Nuclear-magnetic-resonance studies and molecular-dynamics simulations of the structure of sodium fluoroberyllate glasses: Evidence of non-tetrahedrally-coordinated beryllium

Abstract
Be9 and F19 NMR techniques are used to gain information about the short-range order in two beryllium fluoride glasses: A simple BeF2 glass and a NaF2BeF2 glass. The magnitude of the average quadrupole coupling constant for Be9 sites is deduced from the location of the first-order satellites and from low-frequency second-order broadening of the central transition of the Be9 spectrum. The average quadrupole coupling constant for the binary glass was a factor of 4 larger than for BeF2 glass. It is argued that this is consistent with the existence of non-tetrahedrally-coordinated Be ions in the sodium fluoroberyllate glass. The central transition of the Be9 NMR spectrum for the nominally pure BeF2 glass exhibited an anomalous narrow line which may be due to the presence of Be metallic clusters. The linewidth of the F19 resonance and the F19 spin-lattice relaxation time, T1, of the two glasses were also studied as a function of temperature. These measurements indicate that there is some motion of the fluorines in the binary sample slightly above its transition temperature of 388 K. The two glasses were simulated by methods of molecular dynamics.
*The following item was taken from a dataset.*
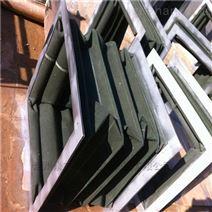 中山印刷機械設備方形通風口軟連接供應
It was found that whereas in simple BeF2 glass virtually all of the Be ions were tetrahedrally coordinated by four F ions, in multicomponent glasses a large number of Be ions have five F ions in the first coordination shell. This is qualitatively consistent with the experimental observations. Meaningful quantitative predictions of the effective Be9 quadrupole coupling constants for the two glasses failed, however, because the simulated glasses are more disordered than glasses prepared in the laboratory. There is a broad distribution of FBeF angles in the simulated BeF2 glass. The calculated electric field gradients at these nonideal tetrahedral sites were comparable to those for the nonfourfold-coordinate Be sites in the alkali fluoroberyllate glass. The limitations of molecular-dynamics simulations for providing angular distributions of ions are discussed.